TEXTO FORNECIDO |
------------------------------------------------------------
No que se refere ao setor externo, as exportações de bens e serviços tiveram queda de 2,1%, enquanto que as importações caíram 9,6% em relação ao segundo trimestre de 2020. Segundo Rebeca, um dos fatores é o câmbio.  “A importação cai devido à baixa atividade econômica e ao câmbio desvalorizado. Por outro lado, a exportação não cresceu devido aos problemas de parceiros comerciais. Além das quedas na importação e exportação de serviços como viagens internacionais, que despencou assim como transporte aéreo de passageiros”, diz.

Renda Para o  diretor de Estudos e Políticas Macroeconômicas do Instituto de Pesquisa Econômica Aplicada (Ipea), José Ronaldo Souza Júnior, a expansão do PIB dependeu muito das políticas de renda adotadas pelo governo para evitar um colapso maior na pandemia. O problema é que essas políticas não podem ter continuidade por causa da sustentabilidade das contas públicas. 

“E a gente vai ter que reagir a essa mudança que possivelmente virá de política de renda”, afirmou José Ronaldo. Para ele, a própria sustentabilidade das contas públicas deve viabilizar uma instituição mais duradoura.

O diretor do Ipea destacou ainda a questão da própria dinâmica da pandemia que, aparentemente, vem aí com números negativos em termos da disseminação da covid-19. Nesse caso, resta saber como isso vai afetar a atividade econômica, disse José Ronaldo.
------------------------------------------------------------
Registros contidos em um conjunto de dados
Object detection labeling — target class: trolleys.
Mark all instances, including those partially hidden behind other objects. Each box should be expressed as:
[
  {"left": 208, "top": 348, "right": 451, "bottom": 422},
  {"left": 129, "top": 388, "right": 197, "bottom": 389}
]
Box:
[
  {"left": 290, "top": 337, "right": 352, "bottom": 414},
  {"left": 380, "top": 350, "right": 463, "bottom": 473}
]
------------------------------------------------------------
ENUNCIADO | Dê continuidade ao texto sobre o PIB e as políticas de renda na pandemia, começando logo após o último parágrafo.

ESPAÇO PARA RESPOSTA |
"O PIB teve uma recuperação no terceiro trimestre muito melhor do que qualquer um imaginava em previsões anteriores. De fato, é uma recuperação bastante forte, comparativamente ao que se previa anteriormente. Este é um ponto bastante positivo", disse. 

Guedes: ‘A economia  está voltando em V’ O ministro da Economia, Paulo Guedes, negou ontem  qualquer frustração com o crescimento aquém das expectativas do PIB no 3º trimestre.  "O sinal mais importante é de que a economia está voltando em V, realmente está voltando", afirmou o ministro durante participação em encontro promovido pela Câmara Brasileira da Indústria da Construção (CBIC).

Recuperação em "V" é um termo usado por economistas para relatar uma retomada intensa depois de uma queda vertiginosa na atividade econômica. "Temos bons sinais de volta em 'V'. Só os negacionistas refutam a evidência empírica de que a economia voltou em 'V'. Quem tem familiaridade com números e dados entende que voltou em 'V'", assinalou o ministro.

 Guedes disse que a recuperação da economia está sendo generalizada, destacando o desempenho da indústria e dos investimentos no terceiro trimestre. Ele  disse que o PIB caminha para fechar o ano com queda de 4,5%. Ele sustentou que o país vive uma recuperação "cíclica", que deve levar o Brasil a crescer entre 3,5% a 4% em 2021.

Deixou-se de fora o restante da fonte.